Scala websocket benchmark
Test setup
Client and server run on two separate machines. Both share the same setup:
- Intel® Core™ i9-13900K CPU @ 3.0GHz (max 5.8GHz, performance-cores only),
- RAM 64GB DDR5-4800,
- 10Gbit network,
- Ubuntu 23.10 (Linux 6.6.6),
- Oracle JDK 21.
Server
Server code resides in the /server
module. Server exposes a single /ts
websocket endpoint, which emits a timestamp every 500ms.
This targets a scenario in which a websocket channel is used to serve live market updates to the user.
Tested servers:
- http4s + blaze (CE, fs2 3.7.0)
- http4s + ember (CE 3.5.1, fs2 3.7.0)
- http4s + blaze (CE 3.6-e9aeb8c, fs2 3.8-1af22dd)
- http4s + ember (CE 3.6-e9aeb8c, fs2 3.8-1af22dd)
- http4s + blaze, via tapir (CE 3.5.1, fs2 3.7.0, tapir 1.6.3)
- http4s + ember, via tapir (CE 3.5.1, fs2 3.7.0, tapir 1.6.3)
- zio-http (zio-http 3.0.0-RC2, zio 2.0.15)
Client
Client code resides in the /client
module. Gatling client ramps up to 25k users within 30s,
and each user consumes 120 messages from the websocket server (with an update every 500ms this amounts to 60s).
For each message, an absolute difference between the client timestamp and the timestamp received from the server
is stored into an HdrHistogram. With clocks synchronized between the client and server, this value corresponds
to the latency induced by the server.
Clock synchronization
For precise measurement of latency up to milliseconds need to install, configure, and run chrony
service.
The following command could be used for installation on Ubuntu:
sudo apt-get -y install chrony
Here is a list of NTP servers that is used in our /etc/chrony/chrony.conf
:
server time5.facebook.com iburst
server tempus1.gum.gov.pl
server tempus2.gum.gov.pl
server ntp1.tp.pl
server ntp2.tp.pl
For non-Poland regions other servers could be preferred.
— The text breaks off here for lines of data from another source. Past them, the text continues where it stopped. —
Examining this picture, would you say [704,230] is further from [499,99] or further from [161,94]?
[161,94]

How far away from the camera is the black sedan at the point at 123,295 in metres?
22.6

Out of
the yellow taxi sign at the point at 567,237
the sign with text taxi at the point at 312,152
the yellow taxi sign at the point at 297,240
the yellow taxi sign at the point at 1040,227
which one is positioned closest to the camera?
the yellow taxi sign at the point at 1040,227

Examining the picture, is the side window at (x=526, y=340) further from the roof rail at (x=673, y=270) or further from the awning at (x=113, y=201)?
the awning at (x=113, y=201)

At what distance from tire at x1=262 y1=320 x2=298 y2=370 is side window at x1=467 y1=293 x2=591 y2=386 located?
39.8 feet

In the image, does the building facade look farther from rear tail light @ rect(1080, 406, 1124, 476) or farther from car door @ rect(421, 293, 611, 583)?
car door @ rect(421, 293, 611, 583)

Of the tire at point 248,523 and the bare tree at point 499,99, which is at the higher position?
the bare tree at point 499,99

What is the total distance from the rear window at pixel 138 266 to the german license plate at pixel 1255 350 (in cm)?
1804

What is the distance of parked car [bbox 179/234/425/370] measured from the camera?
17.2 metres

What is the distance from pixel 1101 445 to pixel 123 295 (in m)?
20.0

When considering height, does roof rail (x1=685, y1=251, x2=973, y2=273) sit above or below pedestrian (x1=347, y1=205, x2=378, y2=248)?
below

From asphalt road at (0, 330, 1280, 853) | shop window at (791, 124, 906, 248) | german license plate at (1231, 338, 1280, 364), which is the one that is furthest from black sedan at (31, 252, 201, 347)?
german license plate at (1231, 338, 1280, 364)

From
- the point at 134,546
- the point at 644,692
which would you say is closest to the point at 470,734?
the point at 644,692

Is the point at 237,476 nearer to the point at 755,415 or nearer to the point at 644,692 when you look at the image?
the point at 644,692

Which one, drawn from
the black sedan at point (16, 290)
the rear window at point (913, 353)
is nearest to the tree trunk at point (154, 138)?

Finally, need to restart the service after (re)configuration by:
sudo systemctl restart chrony
Here is a great article about time synchronization in Facebook.
Benchmarks
Benchmark results reside in /results
.
results
├── http4s-blaze (CE 3.5.1, fs2 3.7.0)
├── http4s-blaze-new (CE 3.6-e9aeb8c, fs2 3.8-1af22dd)
├── http4s-ember (CE 3.5.1, fs2 3.7.0)
├── http4s-ember-new (CE 3.6-e9aeb8c, fs2 3.8-1af22dd)
├── tapir-blaze (CE 3.5.1, fs2 3.7.0, tapir 1.6.3)
├── tapir-ember (CE 3.5.1, fs2 3.7.0, tapir 1.6.3)
└── zio-http (zio-http 3.0.0-RC2, zio 2.0.15)
Each folder contains:
- HdrHistogram latency,
- Gatling html report (useful to see variance in the expected 500ms between the updates across time),
- async-profiler flame graphs in 2 flavours: per-thread and aggregated.
Below a quick summary of the results:
- http4s-blaze, htt4s-blaze-new and zio-http are head-to-head with <5ms tail latency, same for tapir-blaze and tapir-ember (after updates to the websocket interpreter in tapir 1.6.3: softwaremill/tapir#3068)
- http4s-ember on CE 3.5.1 delivers 90ms tail latency (a lot of allocations and GC, see async-profiler results), new CE 3.6-SNAPSHOT with polling helps a lot
How to run benchmarks
Note: you need Java 17 to build and run the benchmarks.
- Build server binaries via
sbt stage
- Start the desired server using binaries found in
server/target/universal/stage/bin
- Start gatling web socket client via
sbt client/Gatling/test
Acknowledgements
The majority of the work behind the tests is carried out by Andriy Plokhotnyuk. Thank, you Andriy!